Please join us in welcoming Rob Glasser to the DBSTalk staff.

Rob has been a Dish subscriber since 1998 and a member of DBSTalk.com since 2/22/05. He is in the Seattle, Washington area and works as a systems engineer.

Rob has a two Dish Players, a DVR 942 and a PVR 721.

:welcome_s *Welcome, Rob!* :wave:


----------



## Jeff McClellan (Apr 22, 2002)

Welcome Rob, good to have you here. Man, this place is growing.


----------



## Rob Glasser (Feb 22, 2005)

Thanks guys, glad I can help.


----------



## Laverne (Feb 17, 2005)

:balloons: Welcome, Rob! :grin:

Don't let that first week get ya down too much!  :lol:


----------



## Redster (Jan 14, 2004)

Welcome Rob.

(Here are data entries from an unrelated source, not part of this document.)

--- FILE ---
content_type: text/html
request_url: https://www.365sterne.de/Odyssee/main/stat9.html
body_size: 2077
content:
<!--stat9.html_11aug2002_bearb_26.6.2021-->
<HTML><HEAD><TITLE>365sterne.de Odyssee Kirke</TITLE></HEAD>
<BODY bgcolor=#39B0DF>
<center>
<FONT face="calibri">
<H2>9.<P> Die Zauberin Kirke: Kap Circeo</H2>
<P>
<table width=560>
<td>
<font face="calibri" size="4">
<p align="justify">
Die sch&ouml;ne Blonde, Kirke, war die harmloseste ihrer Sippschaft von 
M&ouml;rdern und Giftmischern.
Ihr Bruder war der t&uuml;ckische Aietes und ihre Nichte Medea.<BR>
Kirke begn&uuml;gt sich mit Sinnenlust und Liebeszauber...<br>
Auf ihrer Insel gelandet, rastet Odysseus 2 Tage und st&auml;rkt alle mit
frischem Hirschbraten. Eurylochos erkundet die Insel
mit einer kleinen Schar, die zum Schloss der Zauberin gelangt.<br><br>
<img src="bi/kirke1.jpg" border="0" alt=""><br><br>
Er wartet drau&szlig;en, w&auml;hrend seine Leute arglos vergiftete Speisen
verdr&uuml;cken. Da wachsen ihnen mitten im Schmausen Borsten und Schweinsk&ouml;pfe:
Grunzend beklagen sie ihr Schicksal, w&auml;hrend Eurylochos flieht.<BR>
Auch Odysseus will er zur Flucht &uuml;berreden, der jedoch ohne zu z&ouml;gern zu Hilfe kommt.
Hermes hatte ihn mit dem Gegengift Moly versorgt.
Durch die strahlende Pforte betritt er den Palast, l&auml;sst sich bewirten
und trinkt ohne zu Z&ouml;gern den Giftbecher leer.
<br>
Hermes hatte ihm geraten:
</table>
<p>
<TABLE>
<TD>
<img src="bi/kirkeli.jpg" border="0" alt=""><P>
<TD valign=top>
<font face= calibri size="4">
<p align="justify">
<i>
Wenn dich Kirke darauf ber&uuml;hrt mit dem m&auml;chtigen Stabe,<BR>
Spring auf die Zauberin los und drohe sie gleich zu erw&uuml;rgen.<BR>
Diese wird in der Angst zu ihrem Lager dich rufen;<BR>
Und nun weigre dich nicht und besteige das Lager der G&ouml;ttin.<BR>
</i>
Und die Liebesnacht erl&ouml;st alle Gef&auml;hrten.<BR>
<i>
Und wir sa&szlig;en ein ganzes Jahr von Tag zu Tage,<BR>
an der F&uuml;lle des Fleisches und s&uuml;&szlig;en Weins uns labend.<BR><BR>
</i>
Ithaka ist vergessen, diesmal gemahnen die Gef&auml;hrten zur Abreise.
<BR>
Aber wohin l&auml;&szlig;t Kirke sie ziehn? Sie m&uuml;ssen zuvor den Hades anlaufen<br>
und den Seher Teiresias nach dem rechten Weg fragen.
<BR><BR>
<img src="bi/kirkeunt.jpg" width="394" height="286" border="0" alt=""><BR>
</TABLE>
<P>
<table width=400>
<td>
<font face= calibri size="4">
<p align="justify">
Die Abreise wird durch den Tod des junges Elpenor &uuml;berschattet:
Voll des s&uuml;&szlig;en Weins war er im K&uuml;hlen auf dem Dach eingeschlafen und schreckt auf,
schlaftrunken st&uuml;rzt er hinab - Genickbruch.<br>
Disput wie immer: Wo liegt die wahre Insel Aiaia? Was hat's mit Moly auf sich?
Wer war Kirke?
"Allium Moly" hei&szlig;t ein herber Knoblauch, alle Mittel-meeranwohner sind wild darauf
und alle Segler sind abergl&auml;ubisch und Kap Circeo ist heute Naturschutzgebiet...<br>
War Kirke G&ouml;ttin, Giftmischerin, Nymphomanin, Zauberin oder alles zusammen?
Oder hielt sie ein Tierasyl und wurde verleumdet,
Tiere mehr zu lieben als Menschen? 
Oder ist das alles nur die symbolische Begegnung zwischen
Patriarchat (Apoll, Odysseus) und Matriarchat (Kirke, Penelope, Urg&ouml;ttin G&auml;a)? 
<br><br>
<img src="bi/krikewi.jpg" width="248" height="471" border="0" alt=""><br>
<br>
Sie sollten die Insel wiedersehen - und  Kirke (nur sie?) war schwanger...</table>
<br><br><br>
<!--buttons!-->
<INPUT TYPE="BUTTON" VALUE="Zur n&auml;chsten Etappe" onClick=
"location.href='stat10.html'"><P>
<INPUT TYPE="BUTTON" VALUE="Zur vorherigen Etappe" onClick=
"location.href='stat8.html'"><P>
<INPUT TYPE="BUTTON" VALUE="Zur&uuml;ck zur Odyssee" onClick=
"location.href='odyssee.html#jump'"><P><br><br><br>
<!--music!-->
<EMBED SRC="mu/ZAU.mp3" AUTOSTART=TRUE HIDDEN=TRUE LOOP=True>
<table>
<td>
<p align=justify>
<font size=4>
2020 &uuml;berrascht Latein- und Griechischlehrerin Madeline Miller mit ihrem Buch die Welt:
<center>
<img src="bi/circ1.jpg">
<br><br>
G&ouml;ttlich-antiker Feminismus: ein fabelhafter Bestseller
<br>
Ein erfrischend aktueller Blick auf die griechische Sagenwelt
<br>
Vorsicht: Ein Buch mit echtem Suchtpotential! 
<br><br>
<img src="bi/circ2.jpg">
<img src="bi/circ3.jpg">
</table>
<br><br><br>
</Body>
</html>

Thanks for helping out.


----------



## Ron Barry (Dec 10, 2002)

Welcome Rob!!!..... Glad to have a fellow Firefox fan join the team.


----------



## Mike Johnson (Jan 16, 2005)

Welcome, Rob! It's great to have another 942 user on the staff!


----------



## Malibu13 (Sep 12, 2004)

Welcome Rob.  Just remember, "Laverne is watching" :grin:


----------



## Jason Nipp (Jun 10, 2004)

Actually she is, she pointed out to me, Rob's mod status within 2 minutes of me promoting him.

She wanted a prize for noticing, Donnie, send her a prize would ya.


----------



## Laverne (Feb 17, 2005)

:shrug:

I could be slower if you want!  :grin:


----------